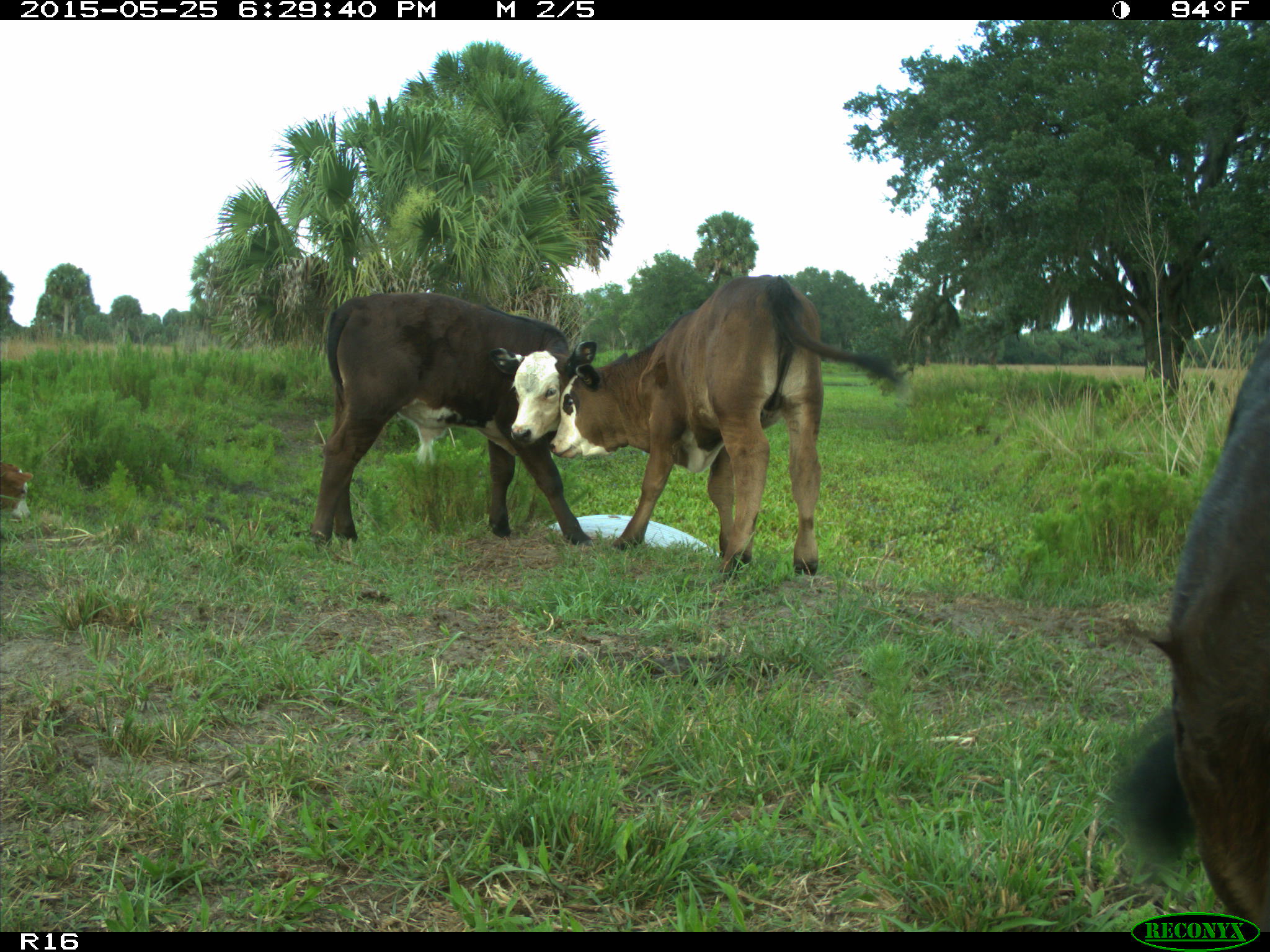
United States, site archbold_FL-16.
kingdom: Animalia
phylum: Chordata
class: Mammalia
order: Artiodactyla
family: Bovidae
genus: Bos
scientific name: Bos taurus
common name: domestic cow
* * *
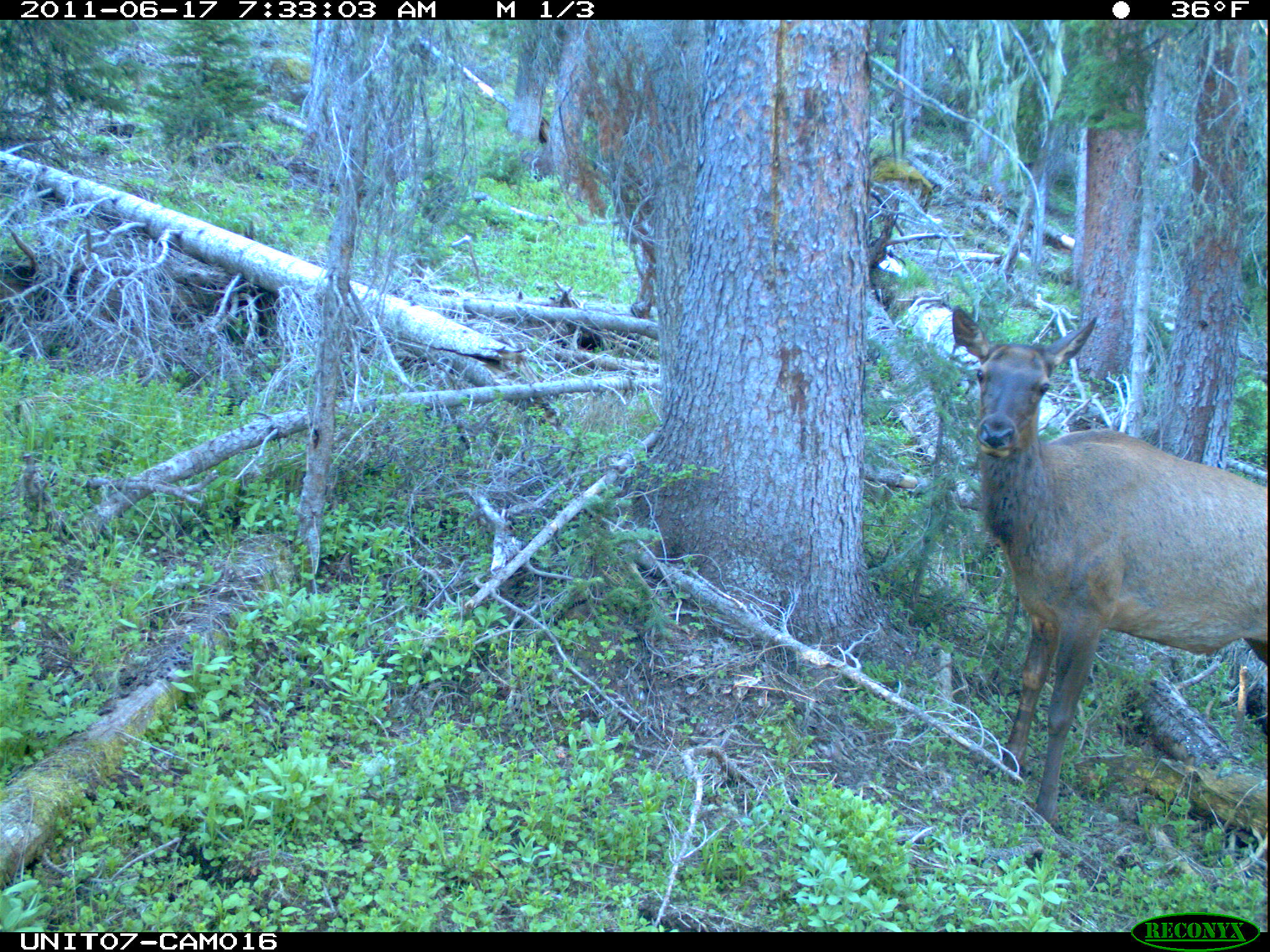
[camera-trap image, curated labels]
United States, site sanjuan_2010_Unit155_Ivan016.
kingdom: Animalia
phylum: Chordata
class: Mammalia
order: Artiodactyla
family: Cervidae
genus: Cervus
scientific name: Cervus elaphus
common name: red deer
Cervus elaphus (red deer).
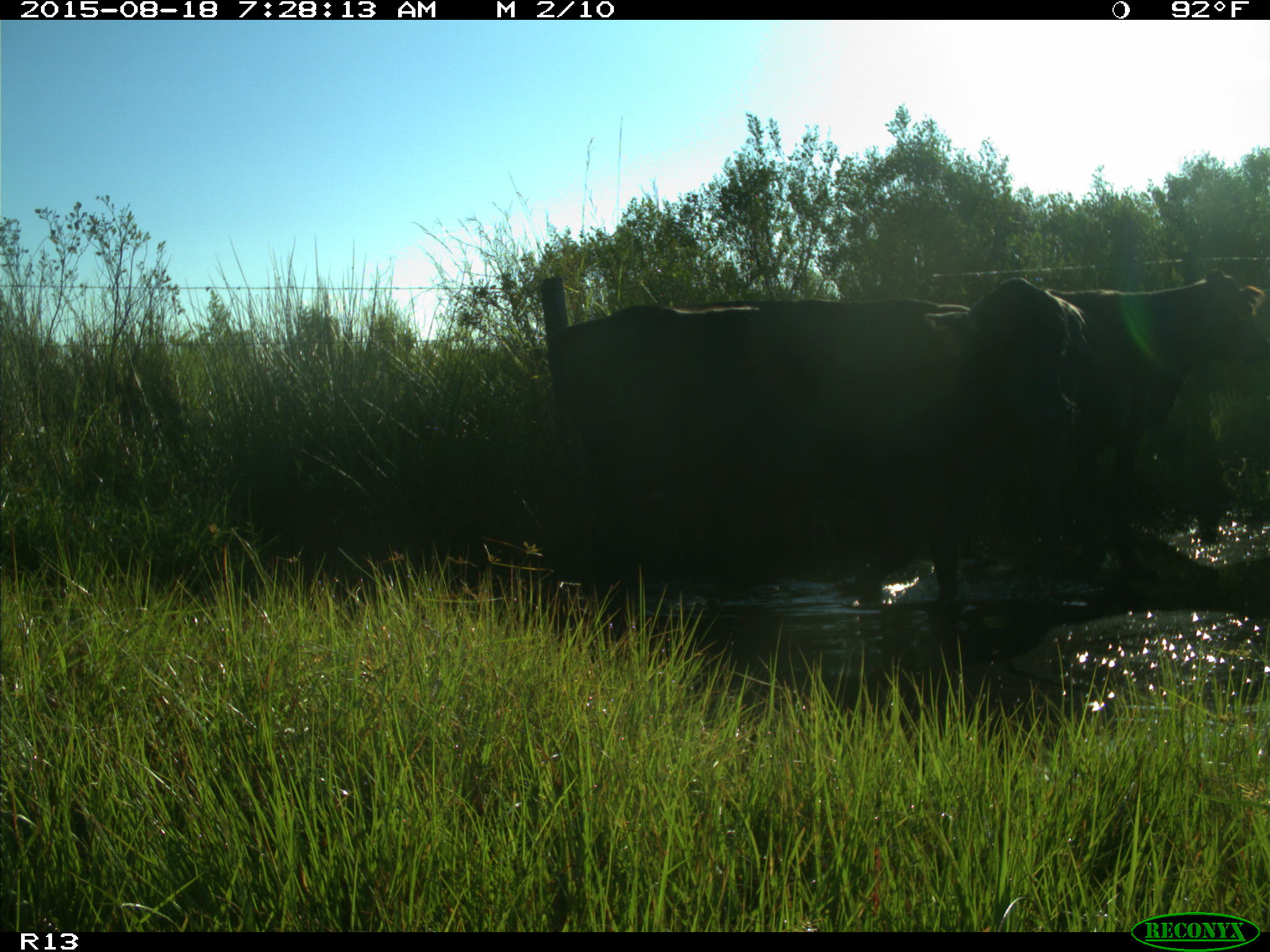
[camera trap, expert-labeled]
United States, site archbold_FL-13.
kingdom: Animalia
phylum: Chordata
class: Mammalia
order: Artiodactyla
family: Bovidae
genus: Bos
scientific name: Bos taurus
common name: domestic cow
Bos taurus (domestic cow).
---
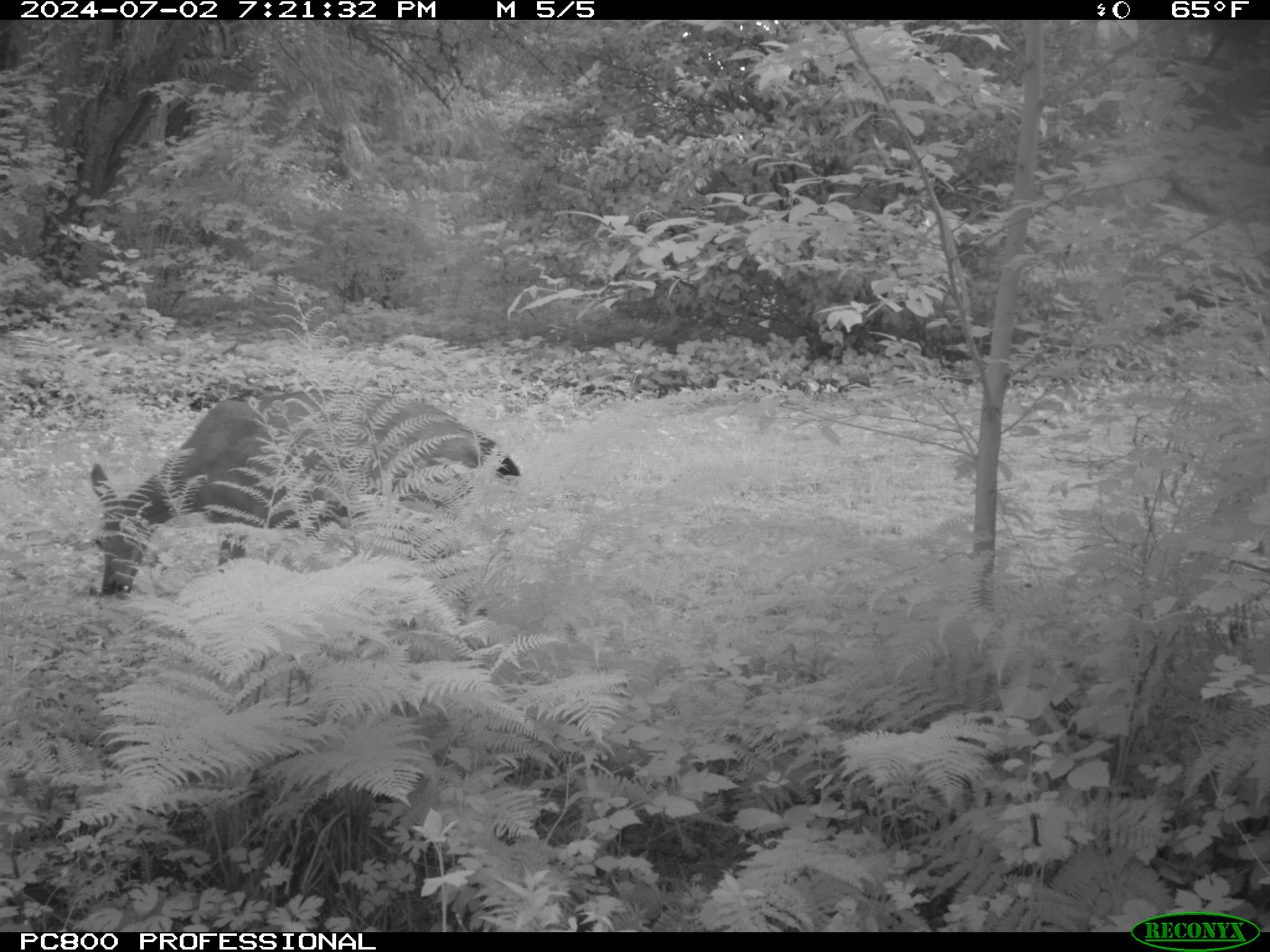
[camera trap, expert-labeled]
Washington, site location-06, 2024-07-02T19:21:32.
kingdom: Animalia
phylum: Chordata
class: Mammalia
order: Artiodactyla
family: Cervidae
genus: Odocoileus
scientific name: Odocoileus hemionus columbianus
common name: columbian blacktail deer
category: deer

_Prompt:_ Copy every line of the material above in which the string "United" can be found.

_Response to this task:_
United States, site archbold_FL-16.
United States, site sanjuan_2010_Unit155_Ivan016.
United States, site archbold_FL-13.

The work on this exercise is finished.